È una critica senza mezzi termini all’operato del governo, contestato per aver mandato in fumo 1,6 miliardi di risparmi futuri. Oggi quasi tutti i giornali italiani definiscono l’ex FMI “pronto a lasciare”.

“Se si utilizzano risorse provenienti da risparmi sulla spesa per aumentare la spesa stessa, il risparmio non potrà essere utilizzato per ridurre la tassazione su lavoro. Condizione, a mio giudizio, essenziale per una ripresa dell’occupazione in Italia“. È quanto ha scritto esattamente il commissario alla spending review sul suo blog.
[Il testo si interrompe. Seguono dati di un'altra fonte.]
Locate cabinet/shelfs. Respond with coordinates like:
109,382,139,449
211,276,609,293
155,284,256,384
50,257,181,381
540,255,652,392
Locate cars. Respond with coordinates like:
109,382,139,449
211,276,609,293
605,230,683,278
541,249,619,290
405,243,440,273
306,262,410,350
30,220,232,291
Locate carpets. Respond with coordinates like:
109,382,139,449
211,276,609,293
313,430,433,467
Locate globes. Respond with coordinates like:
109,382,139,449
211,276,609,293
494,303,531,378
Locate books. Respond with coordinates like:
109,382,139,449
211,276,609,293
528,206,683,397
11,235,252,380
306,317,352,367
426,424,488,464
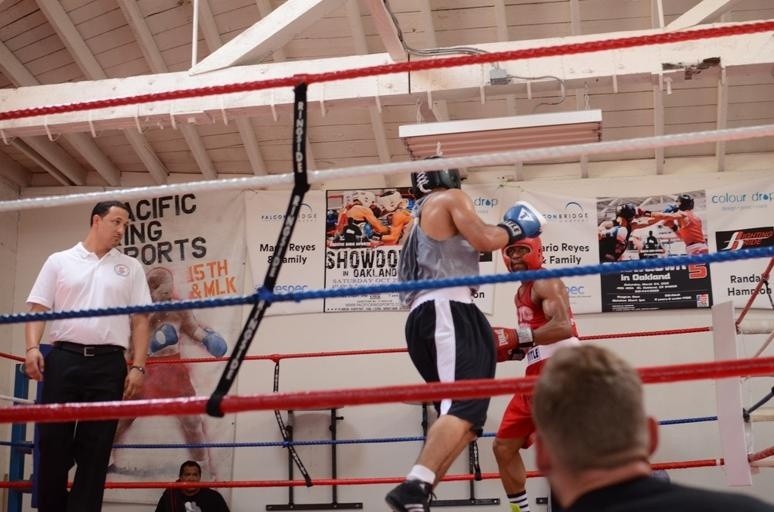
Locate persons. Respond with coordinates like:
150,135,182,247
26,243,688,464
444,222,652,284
154,460,231,512
22,201,159,511
598,202,678,263
385,155,546,511
370,191,413,247
487,237,584,511
631,194,709,256
328,190,391,242
104,266,228,482
529,343,774,510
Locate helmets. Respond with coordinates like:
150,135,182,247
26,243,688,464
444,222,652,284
676,194,694,211
352,189,375,208
615,202,635,223
377,191,402,212
411,156,461,200
501,235,544,273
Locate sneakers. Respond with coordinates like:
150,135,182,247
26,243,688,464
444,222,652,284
385,479,437,512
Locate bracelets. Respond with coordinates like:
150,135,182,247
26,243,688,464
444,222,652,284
129,365,146,374
26,346,40,352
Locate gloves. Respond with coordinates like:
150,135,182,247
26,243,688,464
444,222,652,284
491,327,535,363
151,323,178,352
633,207,651,217
600,226,628,242
663,203,678,213
200,326,227,357
497,201,547,246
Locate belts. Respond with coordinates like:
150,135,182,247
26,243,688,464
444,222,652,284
52,341,123,357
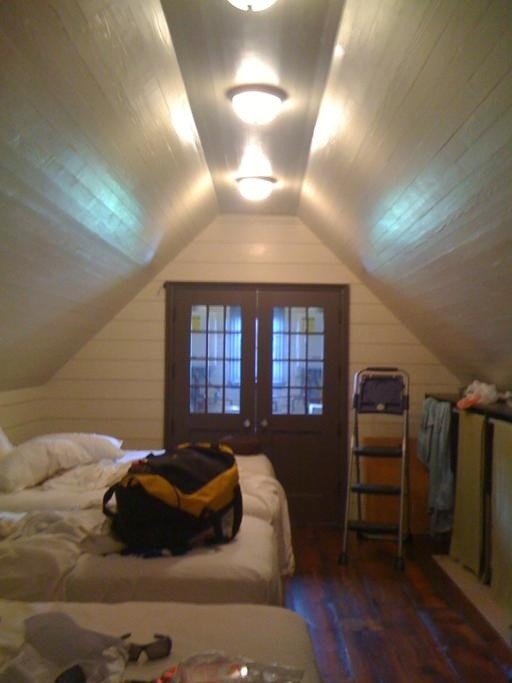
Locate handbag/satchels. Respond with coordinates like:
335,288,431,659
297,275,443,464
102,440,248,560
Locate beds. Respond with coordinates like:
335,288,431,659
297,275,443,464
1,430,309,682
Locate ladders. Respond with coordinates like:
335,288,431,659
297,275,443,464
340,366,412,568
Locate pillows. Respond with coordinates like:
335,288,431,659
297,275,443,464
0,430,125,494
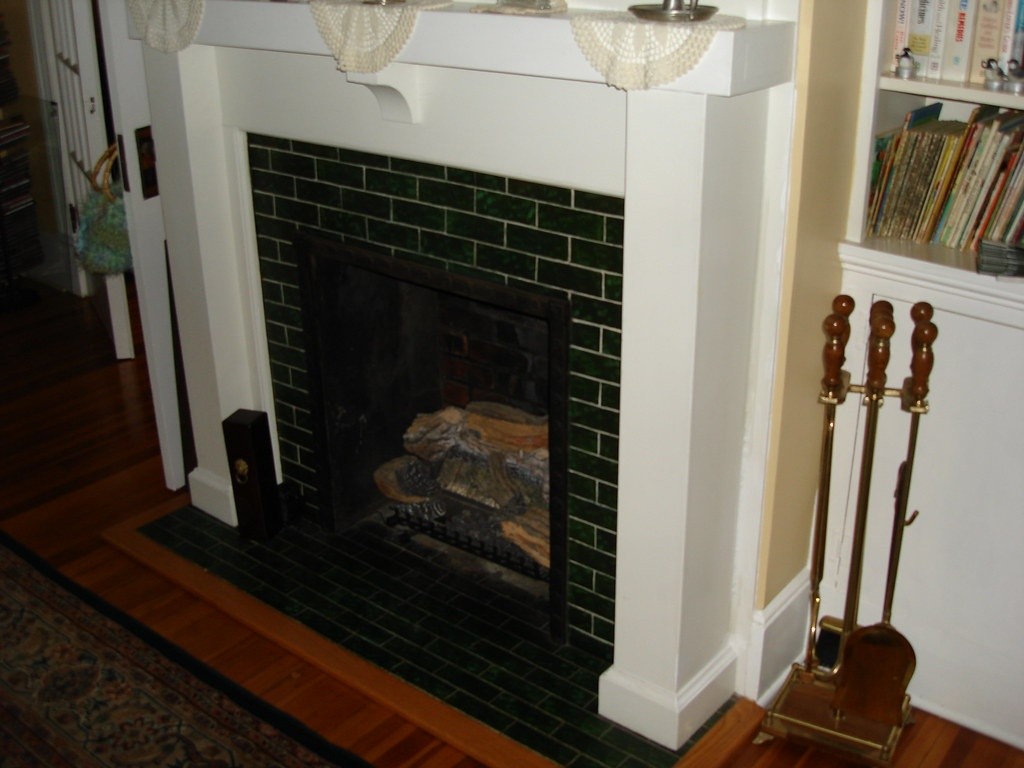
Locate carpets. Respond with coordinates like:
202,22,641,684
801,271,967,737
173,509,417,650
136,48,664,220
0,528,375,768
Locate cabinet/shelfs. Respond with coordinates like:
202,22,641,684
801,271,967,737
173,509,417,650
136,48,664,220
835,0,1024,331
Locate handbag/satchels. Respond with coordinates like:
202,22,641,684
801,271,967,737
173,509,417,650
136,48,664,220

“Si sta diffondendo la pratica di autorizzare nuove spese indicando che la copertura sarà trovata attraverso future operazioni di revisione della spesa o, in assenza di queste, attraverso tagli lineari delle spese ministeriali – ha spiegato Cottarelli – era già successo nella Legge di Stabilità del 2014, nel decreto legge 4 di fine gennaio 2014 (per evitare il taglio delle spese fiscali) e nel decreto legge sulla pubblica amministrazione. Ora questa pratica sembra sia utilizzata per finanziare il pensionamento di alcuni lavoratori arrivati alla cosiddetta quota 96 e tenuti in servizio in base alle regole di pensionamento vigenti”.

“Il totale delle risorse che sono state spese prima di essere state risparmiate per effetto di queste decisioni ammonta ora 1,6 miliardi per il 2015 – ha proseguito Cottarelli – intendiamoci: tecnicamente, la copertura c’è. Ma questa è in realtà costituita da tagli lineari perché la promessa di future operazioni di revisione della spesa non può essere accettata come copertura sul piano giuridico”.

“Cosa significa questo in prospettiva? – si chiede Cottarelli nel suo blog – significa che le risorse che deriveranno dalla revisione della spesa per il 2015 non potranno essere usate per la riduzione della tassazione (o del deficit o per effettuare altre spese prioritarie). Oppure che si dovranno attivare i tagli lineari. Credo sia una tendenza preoccupante perché continuando così nuove spese saranno finanziate o tramite risparmi che non sono stati ancora approvati a livello politico o attraverso i famigerati tagli lineari che la revisione della spesa vorrebbe evitare”.

“E’ una situazione paradossale in cui la revisione della spesa (futura) viene utilizzata per facilitare l’introduzione di nuove spese – ha spiegato Cottarelli – naturalmente possono sussistere mille buoni motivi per alcune nuove spese anche se, con riferimento all’ultima applicazione di questo nuovo approccio, la spesa per pensioni in Italia mi sembra già abbastanza elevata e la riforma delle pensioni era volta a contenerne la crescita”.

“Se il Parlamento legittimamente decide di introdurre nuove spese dovrebbe contestualmente coprirle con tagli di spesa non lineare di pari entità, individuandoli per esempio tra le proposte di revisione della spesa già presentate dal Commissario in passato – ha proseguito – mi sembra che usare presunti tagli lineari, in apparenza molto diluiti sull’intera amministrazione, per la copertura di nuove spese riduce il costo politico inevitabilmente legato all’individuazione di coperture vere, concrete, selettive.

Inoltre – ha concluso Cottarelli – con questo atteggiamento si finge di dimenticare che mentre una revisione selettiva della spesa ha l’obiettivo di aumentare l’efficienza della pubblica amministrazione a parità di prestazioni, i tagli lineari possono produrre per alcuni servizi una inevitabile riduzione delle prestazioni”.